Cheat sheet

Part 9 · Support Vector Machines — Cheat Sheet

The margin maximiser. Linear vs kernel SVMs, the kernel trick, the C / γ trade-off, and when SVM still beats trees.

1

The margin idea

Classification = find a hyperplane that separates two classes.

Many hyperplanes can do it. SVM picks the one with the maximum margin — the largest possible buffer to the nearest training points.

Why? More margin → better generalisation. A boundary that just squeaks between classes is more likely to fail on slightly shifted test data.

The points that sit on the margin are the support vectors — they alone define the boundary. Remove a non-support-vector point: the boundary doesn't move.

2

Soft margin (the C knob)

Real data isn't linearly separable. The soft-margin SVM allows some points to violate the margin, with a penalty controlled by C:

CBehaviour
Large CHard-margin-ish. Few violations allowed. High variance, overfits.
Small CMany violations allowed. High bias, smoother boundary.

Tune C by cross-validation. Typical range: 0.1 to 100, log-spaced.

C is the inverse of regularisation strength — bigger C = less regularisation.

3

The kernel trick

Linear SVMs find linear boundaries. But many problems need curves.

The trick: map data to a higher-dimensional space where it is linearly separable, then find the hyperplane there.

The deeper trick: you never actually compute the high-dimensional features. The whole SVM math depends only on dot products between points — so you replace x_i · x_j with K(x_i, x_j), a kernel function that returns the dot product in the high-dim space.

K(x, y) = φ(x) · φ(y) — compute the dot product without computing φ.

4

Kernels you'll meet

KernelFormulaUse when
Linearx · yHigh-dim, sparse data (text). Often fine.
Polynomial(γ x·y + r)^dPolynomial decision boundaries of known degree.
RBF (Gaussian)exp(−γ ‖x−y‖²)The default non-linear kernel. Local, smooth.
Sigmoidtanh(γ x·y + r)NN-like, rarely useful in practice.

RBF is the default for non-linear problems. It maps points based on distance — closer = more similar.

5

The γ knob (RBF)

For RBF: γ controls how far the influence of a single training point reaches.

γEffect
Large γNarrow influence. Boundary wiggles around each point. Overfit risk.
Small γWide influence.
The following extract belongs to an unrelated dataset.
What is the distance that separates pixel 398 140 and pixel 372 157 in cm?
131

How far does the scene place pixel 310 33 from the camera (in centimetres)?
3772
Boundary smoother. Underfit risk.

γ and C interact strongly. Always grid-search both together:

from sklearn.svm import SVC
from sklearn.model_selection import GridSearchCV

params = {"C": [0.1, 1, 10, 100], "gamma": [0.001, 0.01, 0.1, 1]}
grid = GridSearchCV(SVC(kernel="rbf"), params, cv=5)
6

When SVM wins

  • Small to medium datasets (≤ 100k samples).
  • High-dimensional features with clear separability (text TF-IDF, gene expression).
  • Clear margin between classes.
  • Non-linear but smooth decision boundary with RBF.
  • Need a stable model that doesn't depend on random seeds (no randomness in the optimisation).
7

When SVM loses

  • Large datasets (> 100k–1M samples). Training is O(n²) to O(n³) — painful.
  • Probabilistic output needed. SVM doesn't naturally give probabilities; probability=True uses an extra calibration pass.
  • Mixed feature types with messy preprocessing. Trees handle this better.
  • Streaming / online learning. SVMs need full batch.
  • Highly imbalanced classes. Use class_weight="balanced" or switch model family.
8

Preprocessing for SVM

Scaling is non-negotiable — SVM uses distances. Without scaling, the largest-magnitude feature dominates.

from sklearn.pipeline import make_pipeline
from sklearn.preprocessing import StandardScaler
from sklearn.svm import SVC

pipe = make_pipeline(
    StandardScaler(),
    SVC(kernel="rbf", C=1.0, gamma="scale"),
)

Other tips:

  • For text: LinearSVC is faster than SVC(kernel='linear').
  • For multiclass: SVC uses one-vs-one by default; LinearSVC uses one-vs-rest.
  • For probability: set probability=True (slower, calibrates via Platt scaling).